─── Testo fornito

Il premio Nobel Giorgio Parisi: per una scienza fuori dalla torre d’avorio

In Italia lo Stato spende poco per ricerca e sviluppo. Ne abbiamo parlato con il premio Nobel per la fisica Giorgio Parisi, per il mensile di Telos A&S PRIMOPIANOSCALAc. In realtà la nostra conversazione con lui ha toccato molti altri aspetti. Una tentazione alla quale non potevamo resistere, avendo a disposizione uno dei cervelli più interessanti del mondo. E, rileggendo le sue parole, ci siamo detti: “non a caso è un premio Nobel!”.

Ma torniamo alla ricerca: “La scienza in generale è un’impresa che costa; avere una comunità scientifica attiva è qualcosa che prende una parte diciamo non trascurabile delle risorse nazionali. In alcuni Paesi il 3% del PIL è dedicato alle ricerche scientifiche, in altri Paesi come l’Italia siamo a poco più dell’1%” ricorda Parisi. Però avverte “Se gli scienziati chiedono ai cittadini di finanziare la scienza è giusto che poi gli scienziati spieghino ai cittadini cosa hanno fatto con i loro soldi. Ma non solo è giusto, è necessario, perché se la scienza rimane in una torre d’avorio non è detto che poi i governi decideranno di continuare a finanziarla”.

──────
─── Sezione dati

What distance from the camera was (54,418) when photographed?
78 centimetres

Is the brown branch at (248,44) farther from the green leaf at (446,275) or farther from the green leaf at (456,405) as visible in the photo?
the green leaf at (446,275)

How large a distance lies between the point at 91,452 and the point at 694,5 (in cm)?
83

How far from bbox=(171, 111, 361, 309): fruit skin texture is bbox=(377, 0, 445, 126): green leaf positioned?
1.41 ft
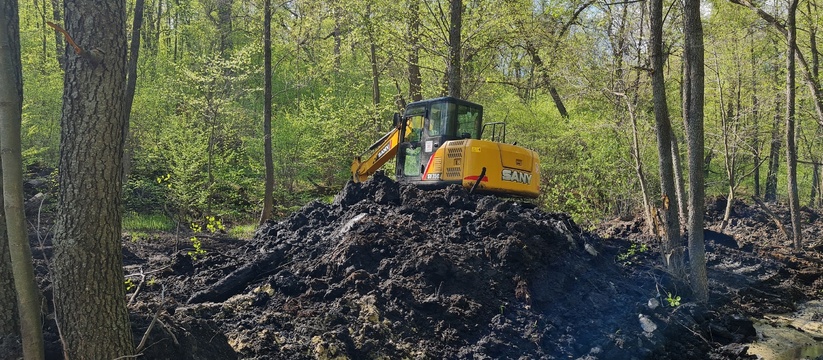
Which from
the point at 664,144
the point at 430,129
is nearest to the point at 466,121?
the point at 430,129

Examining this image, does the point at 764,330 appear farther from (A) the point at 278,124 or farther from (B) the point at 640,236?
(A) the point at 278,124

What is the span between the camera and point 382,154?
1227cm

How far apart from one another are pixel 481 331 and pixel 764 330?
4637mm

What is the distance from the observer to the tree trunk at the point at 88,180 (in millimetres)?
3607

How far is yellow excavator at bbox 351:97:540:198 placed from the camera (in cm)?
1011

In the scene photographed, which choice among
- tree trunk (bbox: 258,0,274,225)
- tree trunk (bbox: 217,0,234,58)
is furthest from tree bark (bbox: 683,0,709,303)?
tree trunk (bbox: 217,0,234,58)

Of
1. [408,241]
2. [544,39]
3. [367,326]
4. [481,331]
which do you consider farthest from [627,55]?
[367,326]

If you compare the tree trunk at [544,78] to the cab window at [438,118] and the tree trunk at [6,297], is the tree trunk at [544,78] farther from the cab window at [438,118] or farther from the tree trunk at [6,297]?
the tree trunk at [6,297]

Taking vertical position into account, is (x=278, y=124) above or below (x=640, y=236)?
above

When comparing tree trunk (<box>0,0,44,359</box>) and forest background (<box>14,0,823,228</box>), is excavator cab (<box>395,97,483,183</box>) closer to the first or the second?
forest background (<box>14,0,823,228</box>)

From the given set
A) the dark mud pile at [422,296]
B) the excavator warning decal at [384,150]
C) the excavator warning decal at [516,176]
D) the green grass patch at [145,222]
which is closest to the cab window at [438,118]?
the excavator warning decal at [384,150]

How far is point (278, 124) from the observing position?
19.1m

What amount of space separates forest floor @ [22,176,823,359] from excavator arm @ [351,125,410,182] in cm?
152

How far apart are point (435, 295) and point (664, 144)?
4492mm
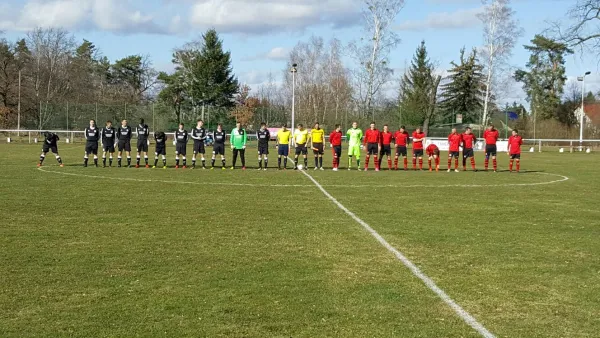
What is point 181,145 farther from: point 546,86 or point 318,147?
point 546,86

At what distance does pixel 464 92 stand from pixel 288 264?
209ft

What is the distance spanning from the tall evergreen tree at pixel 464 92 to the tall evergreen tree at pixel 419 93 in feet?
6.84

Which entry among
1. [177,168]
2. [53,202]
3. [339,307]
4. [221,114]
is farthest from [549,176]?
[221,114]

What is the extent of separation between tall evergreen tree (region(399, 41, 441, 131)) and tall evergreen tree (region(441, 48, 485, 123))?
208cm

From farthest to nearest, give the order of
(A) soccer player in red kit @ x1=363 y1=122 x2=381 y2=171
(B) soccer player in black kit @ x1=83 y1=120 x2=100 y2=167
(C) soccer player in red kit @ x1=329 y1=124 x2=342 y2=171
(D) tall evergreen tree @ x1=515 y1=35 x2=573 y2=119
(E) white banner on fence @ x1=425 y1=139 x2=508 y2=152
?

──────

**Consegna 1**
Rispondi alle domande seguenti basandoti sul testo sull'intervista a Giorgio Parisi:
(a) In quale disciplina Giorgio Parisi ha ricevuto il premio Nobel?
(b) Per quale mensile è stata realizzata la conversazione con lui?
(c) Quale quota del PIL viene dedicata alla ricerca scientifica in alcuni Paesi, secondo Parisi?
**Consegna 2**
Riporta tutti i passi racchiusi tra virgolette nel testo sull'intervista a Giorgio Parisi.
**Consegna 3**
Riprendi il testo sull'intervista a Giorgio Parisi e proseguilo a partire dall'ultima frase riportata.

**Risposta 1**
(a) In fisica.
(b) Per il mensile di Telos A&S PRIMOPIANOSCALAc.
(c) Il 3%.

**Risposta 2**
- “non a caso è un premio Nobel!”
- “La scienza in generale è un’impresa che costa; avere una comunità scientifica attiva è qualcosa che prende una parte diciamo non trascurabile delle risorse nazionali. In alcuni Paesi il 3% del PIL è dedicato alle ricerche scientifiche, in altri Paesi come l’Italia siamo a poco più dell’1%”
- “Se gli scienziati chiedono ai cittadini di finanziare la scienza è giusto che poi gli scienziati spieghino ai cittadini cosa hanno fatto con i loro soldi. Ma non solo è giusto, è necessario, perché se la scienza rimane in una torre d’avorio non è detto che poi i governi decideranno di continuare a finanziarla”

**Risposta 3**
Dalla Relazione sulla ricerca e l’innovazione in Italia. Analisi e dati di politica della scienza e della tecnologia, realizzata nel 2022 da un gruppo di lavoro del Consiglio Nazionale delle Ricerche emerge che nel nostro Paese c’è ancora molto da fare. Solo lo 0,5% della popolazione italiana in età lavorativa possiede il dottorato di ricerca, contro l’1,2% della media dell’Unione Europea. I pochi giovani che hanno raggiunto questo traguardo trovano lavoro con un tasso del 93%, ma di questi solo il 10% lo trova nell’industria, dove invece queste risorse sarebbero preziose. Esiste infatti uno scollamento tra università e privato. Per cercare di fare fronte a questa separatezza, grazie alla visione di Marco Biagi, è stato introdotto nel nostro sistema formativo il dottorato industriale. Qui il ricercatore è guidato da tutor aziendali e accademici, ma, dicono alcuni, a causa dello schema rigido e formalistico pensato nei vari Decreti Ministeriali, non riesce a decollare come dovrebbe. Speriamo che l’ultimo, del 2021, sia se non risolutivo almeno migliore.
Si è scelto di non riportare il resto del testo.